● **What to produce**:
List every kind of tree that the text on attribute grammars below mentions by name.

Passage to read Start Marker

= Attribute grammar =

Type of formal grammar

An attribute grammar is a formal way to supplement a formal grammar with semantic information processing. Semantic information is stored in attributes associated with terminal and nonterminal symbols of the grammar. The values of attributes are the result of attribute evaluation rules associated with productions of the grammar. Attributes allow the transfer of information from anywhere in the abstract syntax tree to anywhere else, in a controlled and formal way.

Each semantic function deals with attributes of symbols occurring only in one production rule: both semantic function parameters and its result are attributes of symbols from one particular rule. When a semantic function defines the value of an attribute of the symbol on the left hand side of the rule, the attribute is called synthesized; otherwise it is called inherited. Thus, synthesized attributes serve to pass semantic information up the parse tree, while inherited attributes allow values to be passed from the parent nodes down and across the syntax tree.

Passage to read End Marker
Data under study Start Marker

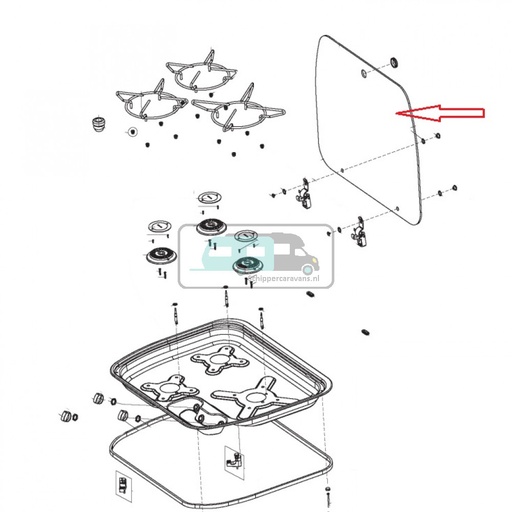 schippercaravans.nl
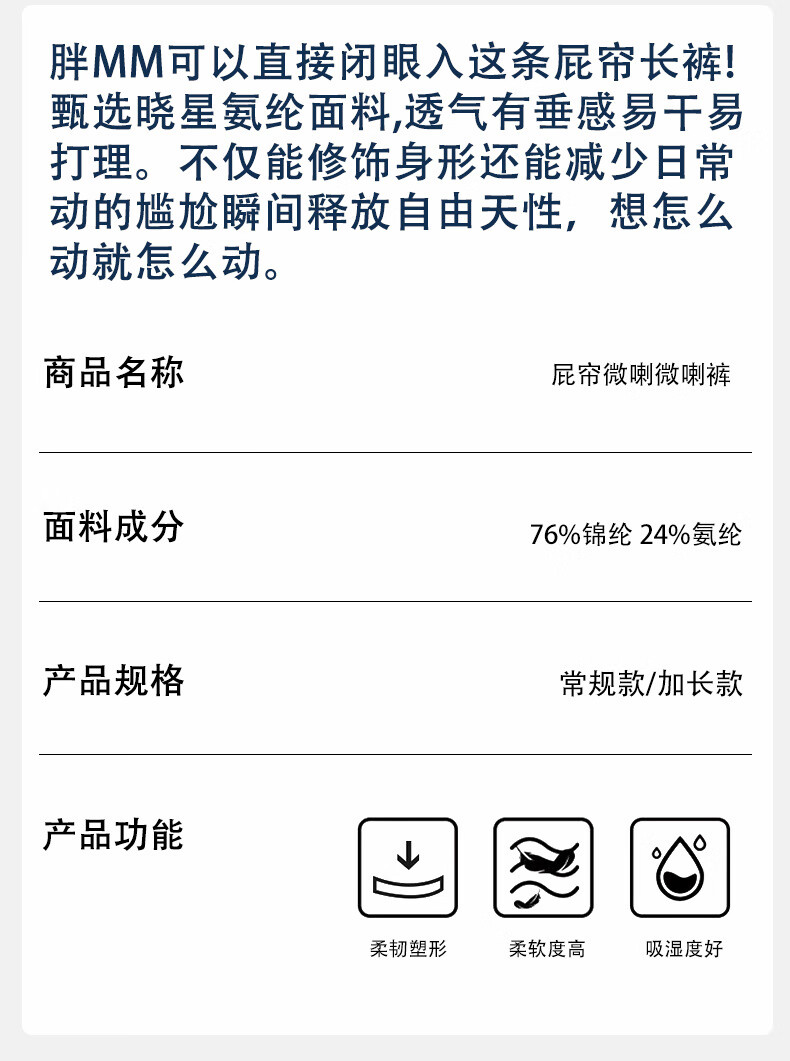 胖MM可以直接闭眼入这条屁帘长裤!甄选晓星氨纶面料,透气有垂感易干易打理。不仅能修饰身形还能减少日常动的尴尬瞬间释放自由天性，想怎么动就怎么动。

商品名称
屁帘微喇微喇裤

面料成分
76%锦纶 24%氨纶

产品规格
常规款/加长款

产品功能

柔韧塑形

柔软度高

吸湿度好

Data under study End Marker
Data under study Start Marker

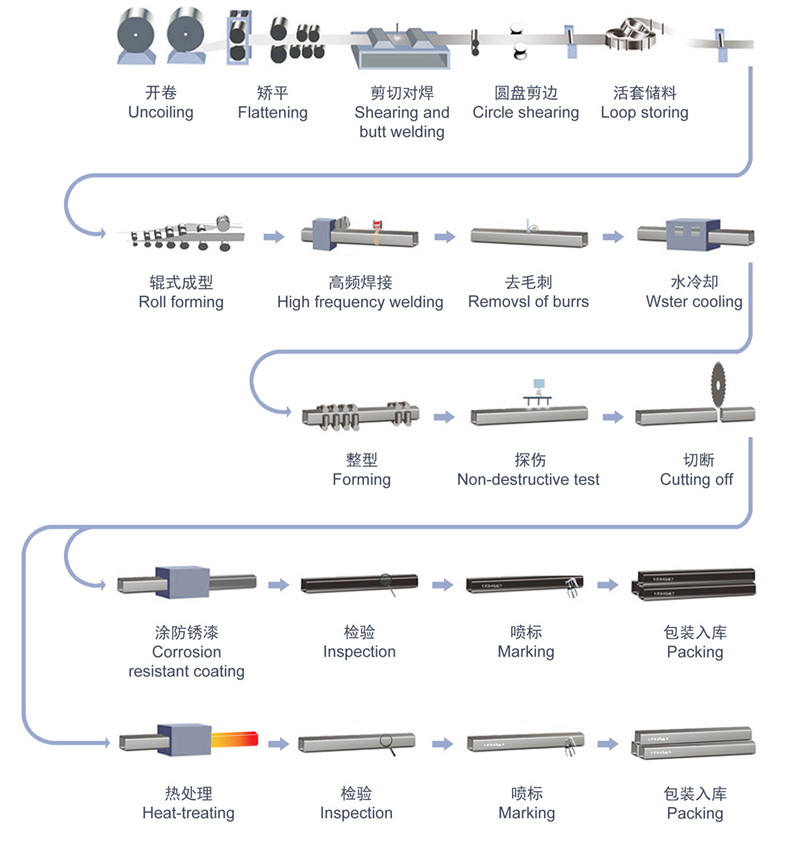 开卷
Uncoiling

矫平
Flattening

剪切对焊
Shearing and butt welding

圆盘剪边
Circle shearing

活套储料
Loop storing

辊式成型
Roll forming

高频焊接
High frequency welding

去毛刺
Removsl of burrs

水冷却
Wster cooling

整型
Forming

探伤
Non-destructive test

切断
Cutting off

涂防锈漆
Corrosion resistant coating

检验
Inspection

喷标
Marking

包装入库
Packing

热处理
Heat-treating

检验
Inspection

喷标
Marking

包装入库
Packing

Data under study End Marker

● **Answer section**:
abstract syntax tree, parse tree, syntax tree